What is asked =>
a. Decide whether each statement below agrees with the Starshot text that follows. Answer yes or no for each, and quote the exact words from the text that settle it. (i) Pete Worden is the director of the Breakthrough Initiatives. (ii) The initiative considers chemical rockets the most promising way to reach nearby star systems. (iii) The initiative aims to send probes to nearby star systems within this century.
b. In the Starshot text below, copy the passage from "Pete Worden, the head" up to and including "within this century.", switching "light sails" to "solar sails".
c. Rewrite the paragraph of the Starshot text below that begins "Pete Worden, the head of the Breakthrough Starshot initiative" as a shorter version that keeps its main facts.

Text excerpt =>
>> start
Our First Interstellar Mission: Breakthrough Starshot
I had the opportunity to speak with Pete Worden, the director of the Breakthrough Initiatives, aiming to leverage cutting edge technology to enable interstellar travel of automated probes, the Starshot project.
Pete Worden, the head of the Breakthrough Starshot initiative, has always been fascinated by the idea of interstellar travel. He believes that now is the right time to attempt turning this science fiction concept into reality. The initiative has identified laser-driven light sails as the most promising method for sending probes to nearby star systems within this century.
Summary of our conversation
Edited transcript
David: Pete Worden, thank you very much for being with me here today. You are heading the Breakthrough Starshot initiative, which is our first serious attempt for an interstellar mission. Why did you decide that, as crazy as it still is, this was the right time to attempt to turn science fiction into reality?
>> end
Provided data =>
>> start
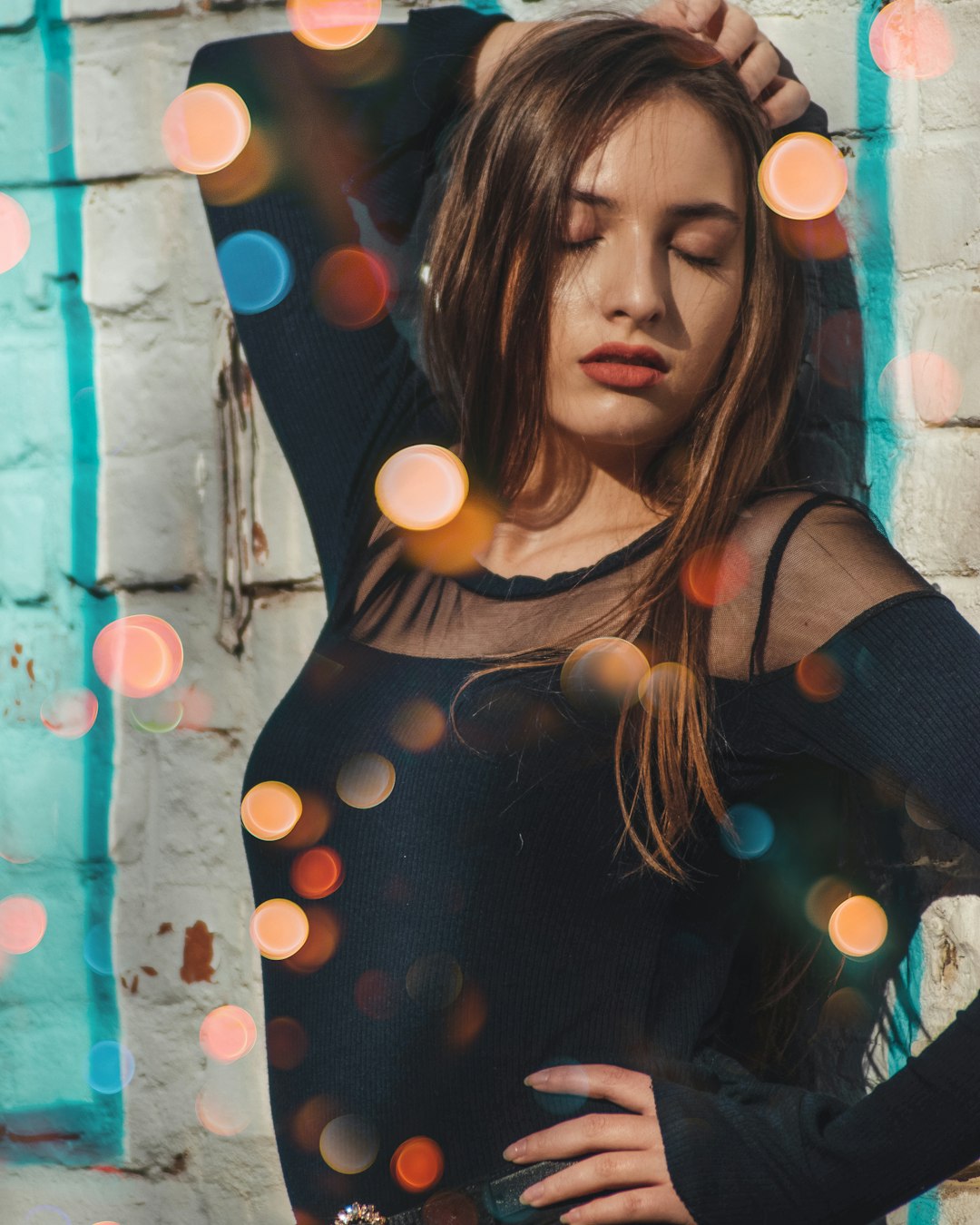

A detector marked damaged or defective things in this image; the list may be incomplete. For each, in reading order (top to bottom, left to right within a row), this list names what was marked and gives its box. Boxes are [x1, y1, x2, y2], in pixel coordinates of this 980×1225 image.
>> end
Results of the exercise =>
a.
(i) Yes: "Pete Worden, the director of the Breakthrough Initiatives"
(ii) No: "The initiative has identified laser-driven light sails as the most promising method for sending probes to nearby star systems"
(iii) Yes: "for sending probes to nearby star systems within this century"

b.
Pete Worden, the head of the Breakthrough Starshot initiative, has always been fascinated by the idea of interstellar travel. He believes that now is the right time to attempt turning this science fiction concept into reality. The initiative has identified laser-driven solar sails as the most promising method for sending probes to nearby star systems within this century.

c. Pete Worden, head of Breakthrough Starshot, has long been fascinated by interstellar travel. He thinks the time has come to make it real. The initiative regards laser-driven light sails as the most promising way to send probes to nearby star systems this century.